**REQUIRED WORK:** Set down the records once more, please, exactly and with the pictures left out.

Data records
/---
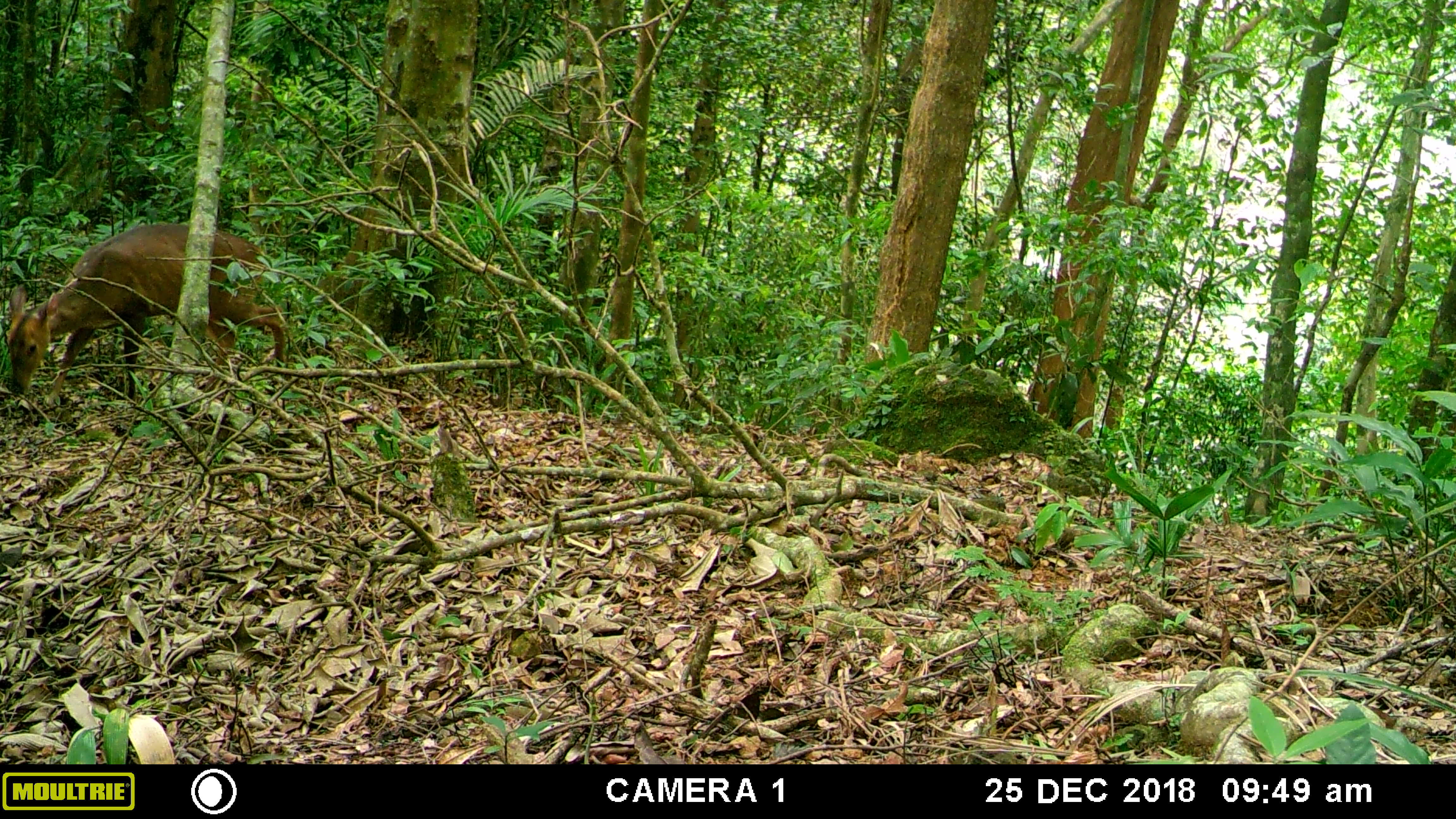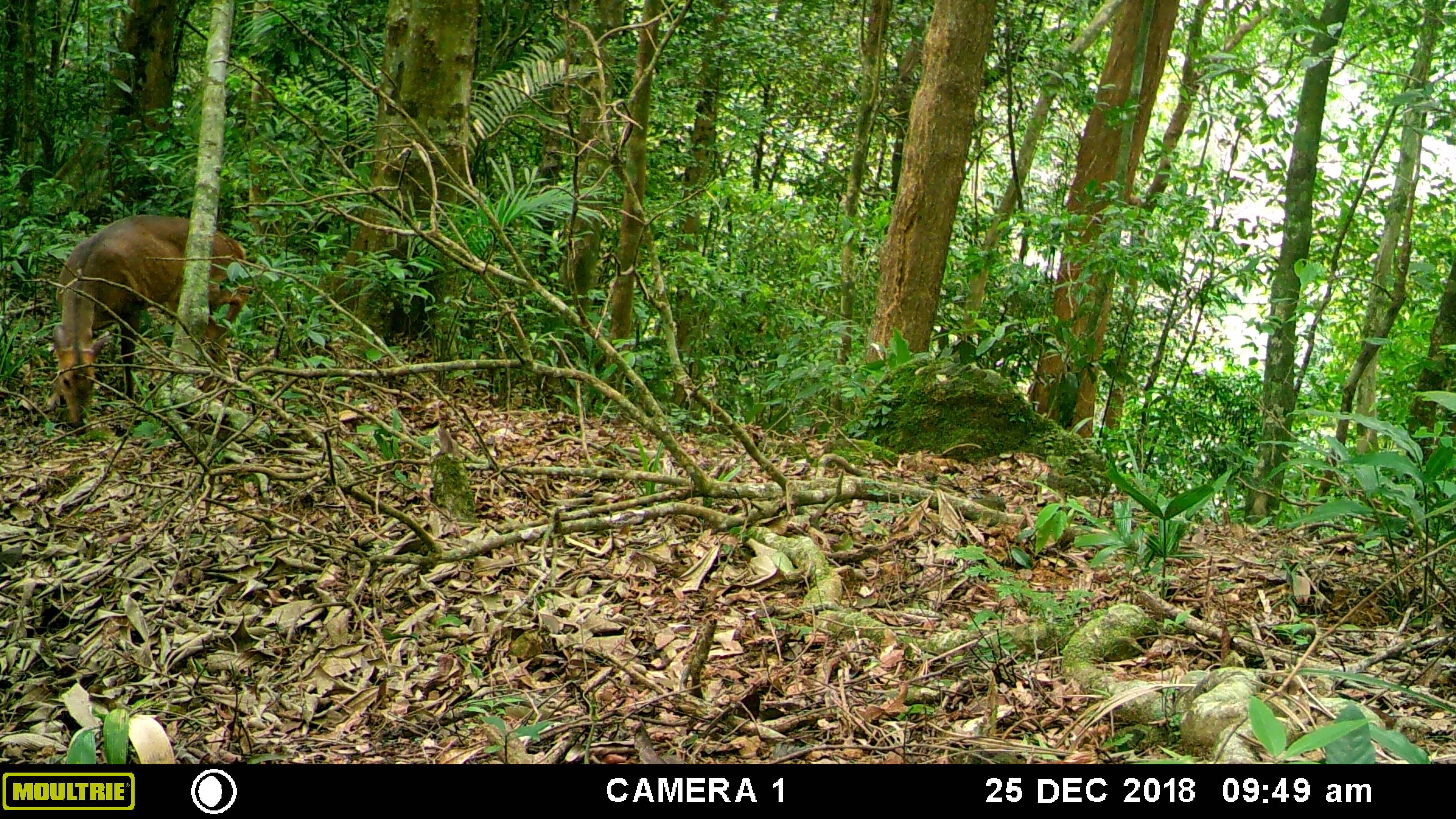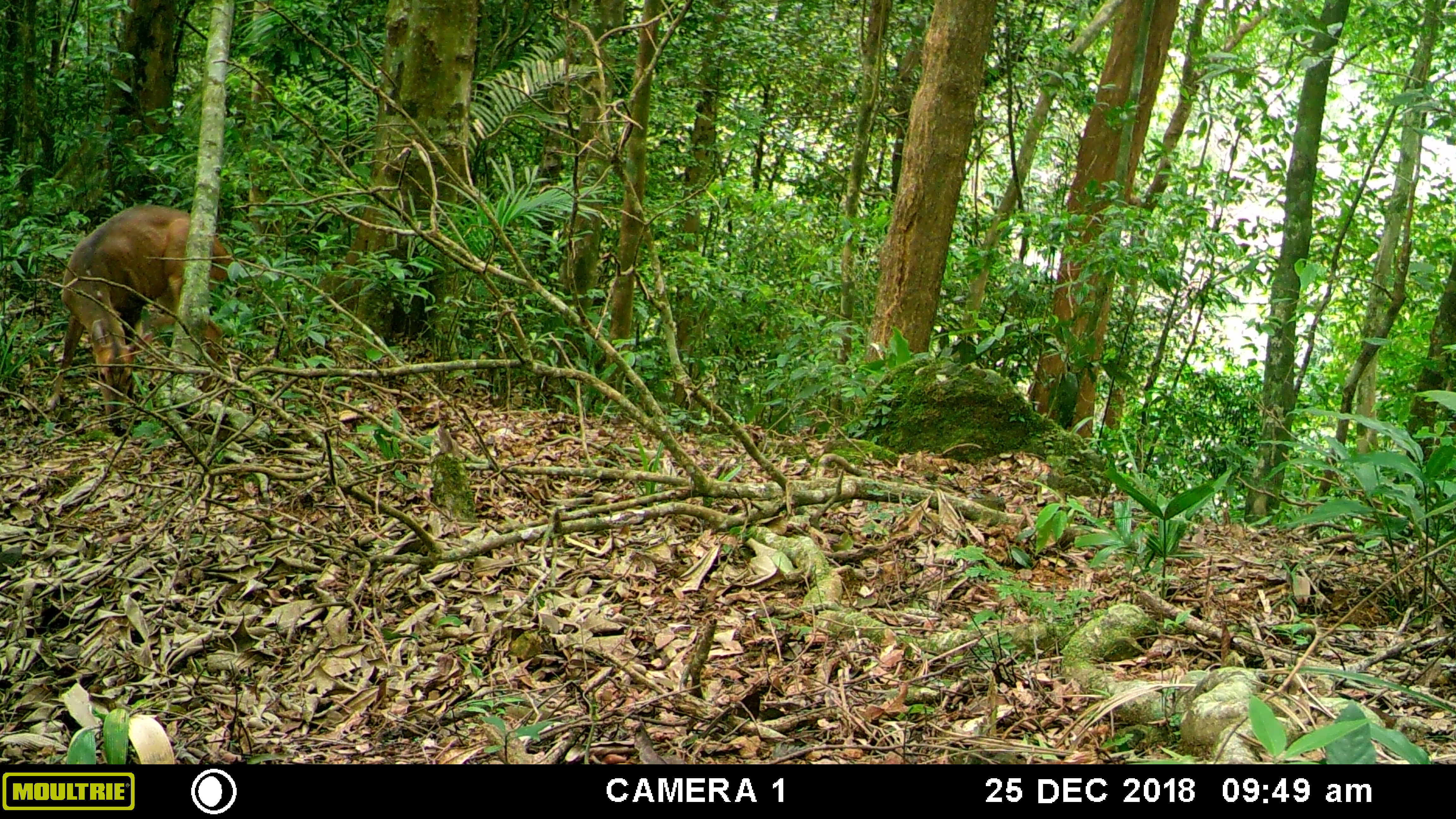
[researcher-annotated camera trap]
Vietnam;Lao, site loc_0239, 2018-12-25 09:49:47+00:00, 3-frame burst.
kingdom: Animalia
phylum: Chordata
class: Mammalia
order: Artiodactyla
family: Cervidae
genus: Muntiacus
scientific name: Muntiacus vuquangensis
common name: large-antlered muntjac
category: large antlered muntjac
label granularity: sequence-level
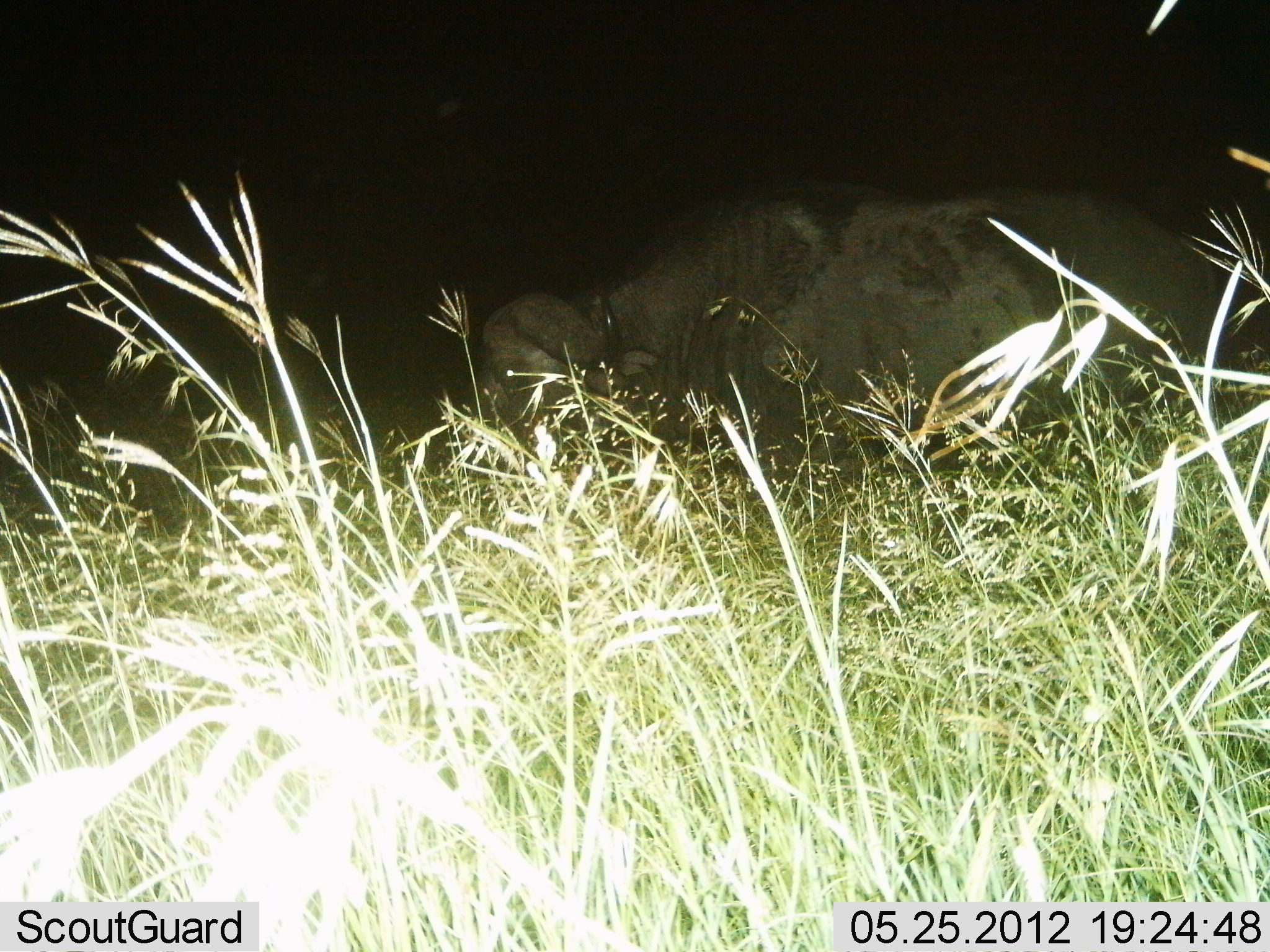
\---
**ANSWER BOX:**
[researcher-annotated camera trap]
Vietnam;Lao, site loc_0239, 2018-12-25 09:49:47+00:00, 3-frame burst.
kingdom: Animalia
phylum: Chordata
class: Mammalia
order: Artiodactyla
family: Cervidae
genus: Muntiacus
scientific name: Muntiacus vuquangensis
common name: large-antlered muntjac
category: large antlered muntjac
label granularity: sequence-level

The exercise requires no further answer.